>
>
> Indeed. 
>
> sage -t --long --warn-long 75.4 src/sage/rings/function_field/
> function_field.py
> **********************************************************************
> File "src/sage/rings/function_field/function_field.py", line 69, in sage.
> rings.function_field.function_field
> Warning, slow doctest:
>     TestSuite(M).run()  # long time (52s on sage.math, 2012)
> Test ran for 194.71 s
>     [457 tests, 251.53 s]
> ----------------------------------------------------------------------
> All tests passed!
> ----------------------------------------------------------------------
> Total time for all tests: 251.7 seconds
>     cpu time: 249.2 seconds
>     cumulative wall time: 251.5 seconds
>
> No doctest should take more than 30 seconds, according to the developer 
> guide. Hence these long tests should be deleted.
>

Has someone checked to see if there has been a serious performance 
regression on that test over the past few beta versions?

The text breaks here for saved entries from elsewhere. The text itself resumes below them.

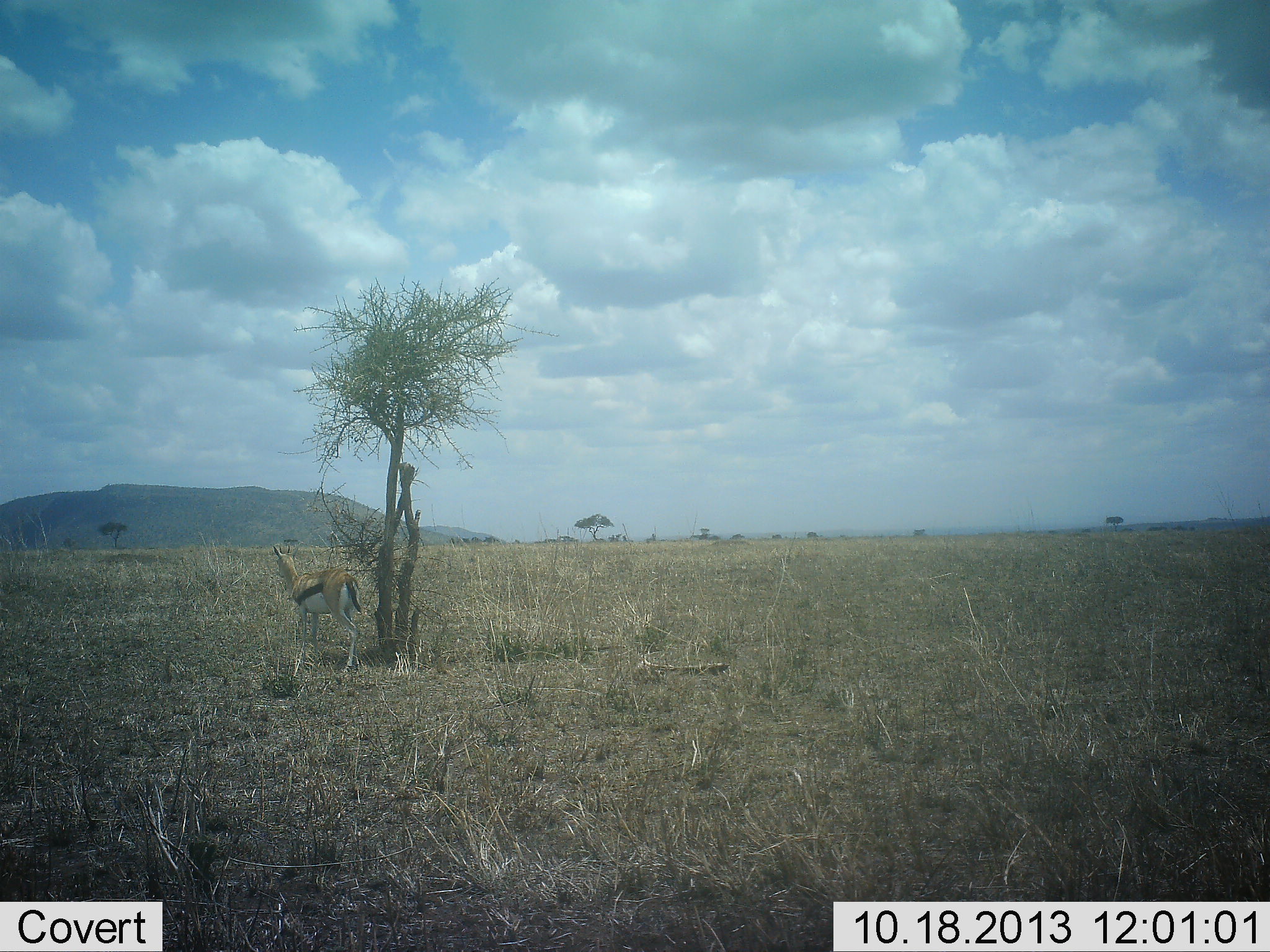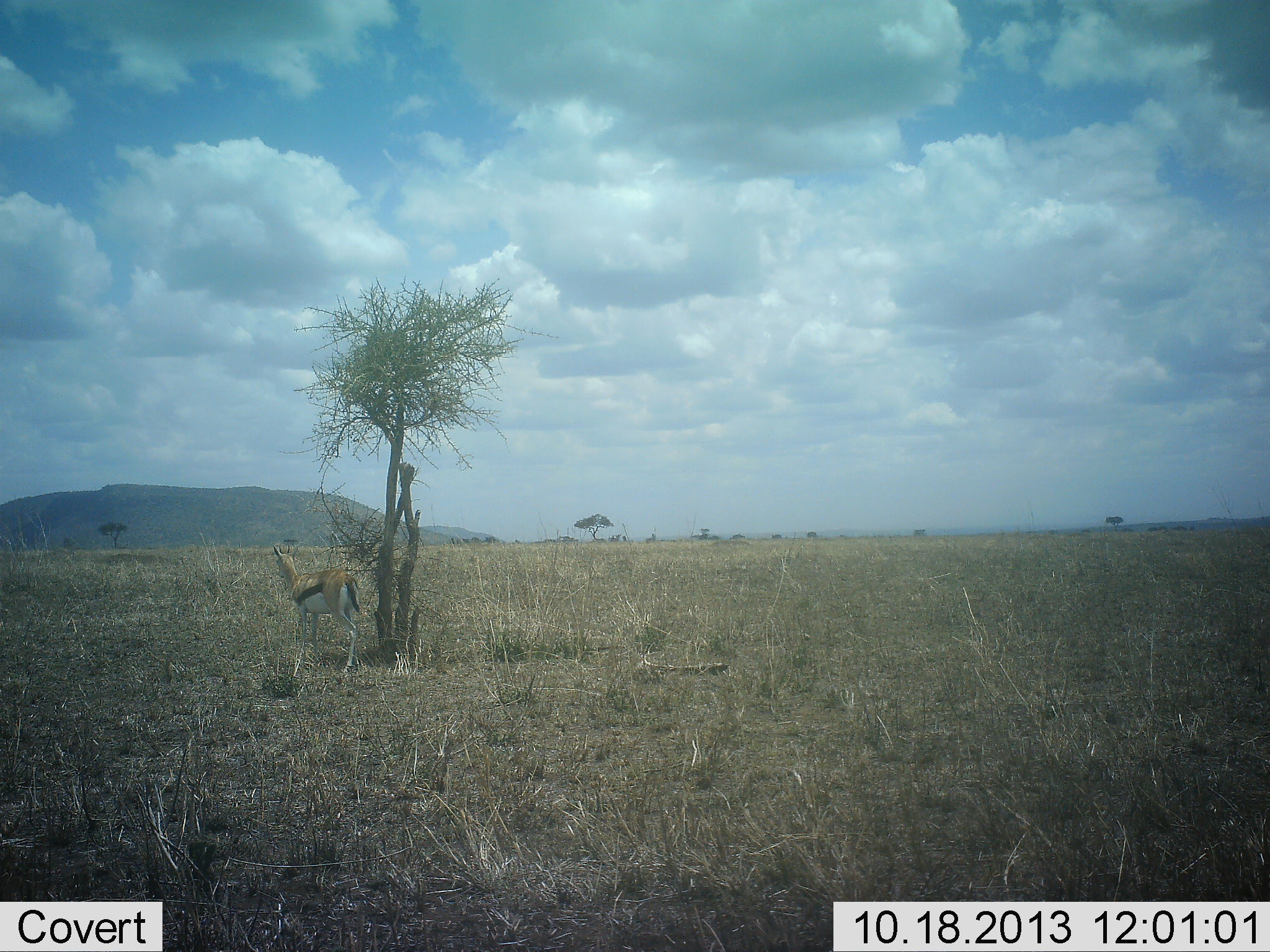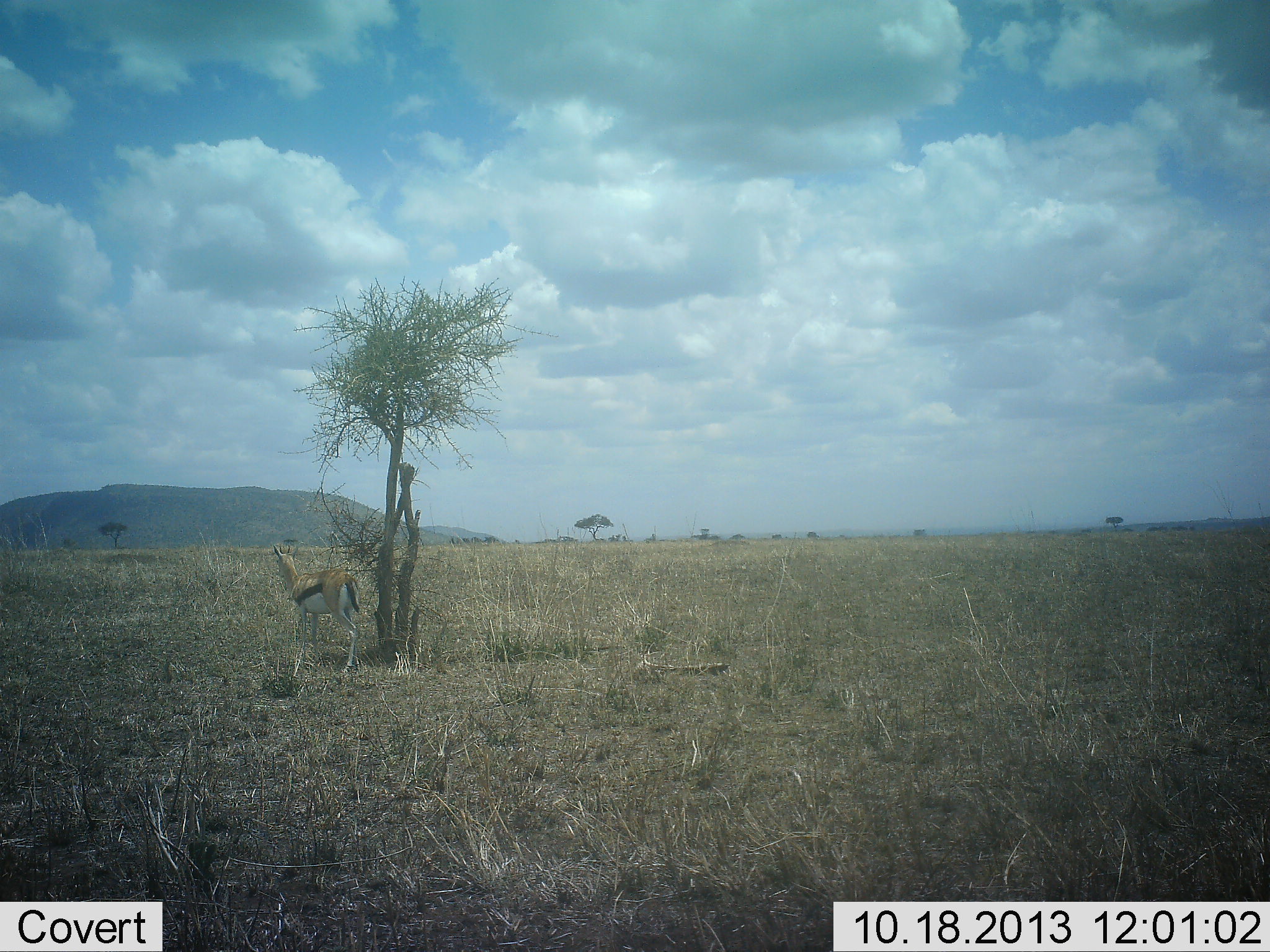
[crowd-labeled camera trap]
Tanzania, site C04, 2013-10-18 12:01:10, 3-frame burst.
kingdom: Animalia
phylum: Chordata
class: Mammalia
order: Artiodactyla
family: Bovidae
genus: Eudorcas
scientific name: Eudorcas thomsonii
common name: thomson's gazelle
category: gazellethomsons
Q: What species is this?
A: Gazellethomsons (thomson's gazelle) (Eudorcas thomsonii).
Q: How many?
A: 1.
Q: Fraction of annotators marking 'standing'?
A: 100%.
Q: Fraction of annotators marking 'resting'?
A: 10%.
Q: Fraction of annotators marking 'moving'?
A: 0%.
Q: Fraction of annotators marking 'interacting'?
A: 0%.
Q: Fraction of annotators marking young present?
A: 0%.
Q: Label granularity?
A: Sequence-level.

However, I do not think we should remove the doctest. From looking at the 
TestSuite run, the _test_derivation() took, by far, the longest amount of 
time. So a good method going forward would be to skip that test (similar to 
the following 2 doctests) and then run that specific test on a smaller set 
of elements (some_elements() returns 58 of them, so that is 58^2 = 3364 
over , maybe 4 or 5:

sage: %time M._test_derivation(elements=M.some_elements()[:5])
CPU times: user 2.3 s, sys: 24 ms, total: 2.32 s
Wall time: 2.26 s sage: S = M.some_elements()
sage: S = M.some_elements()
sage: %time M._test_derivation(elements=S[:5])
CPU times: user 1.32 s, sys: 12 ms, total: 1.34 s
Wall time: 1.29 s

>From looking at %prun, about 1/3 of the time is spent within the method 
maps.py:217(_call_), which is accumulating the C/cython function calls, and 
about half of the time is in

{method 'map_coefficients' of 
'sage.rings.polynomial.polynomial_element.Polynomial' objects}

and subfunction calls. I would say a better solution would include 
improving Polynomial.map_coefficients(). It probably would benefit from 
more specialized implementations, specifically sparse and dense 
implementations, as well as cythonization.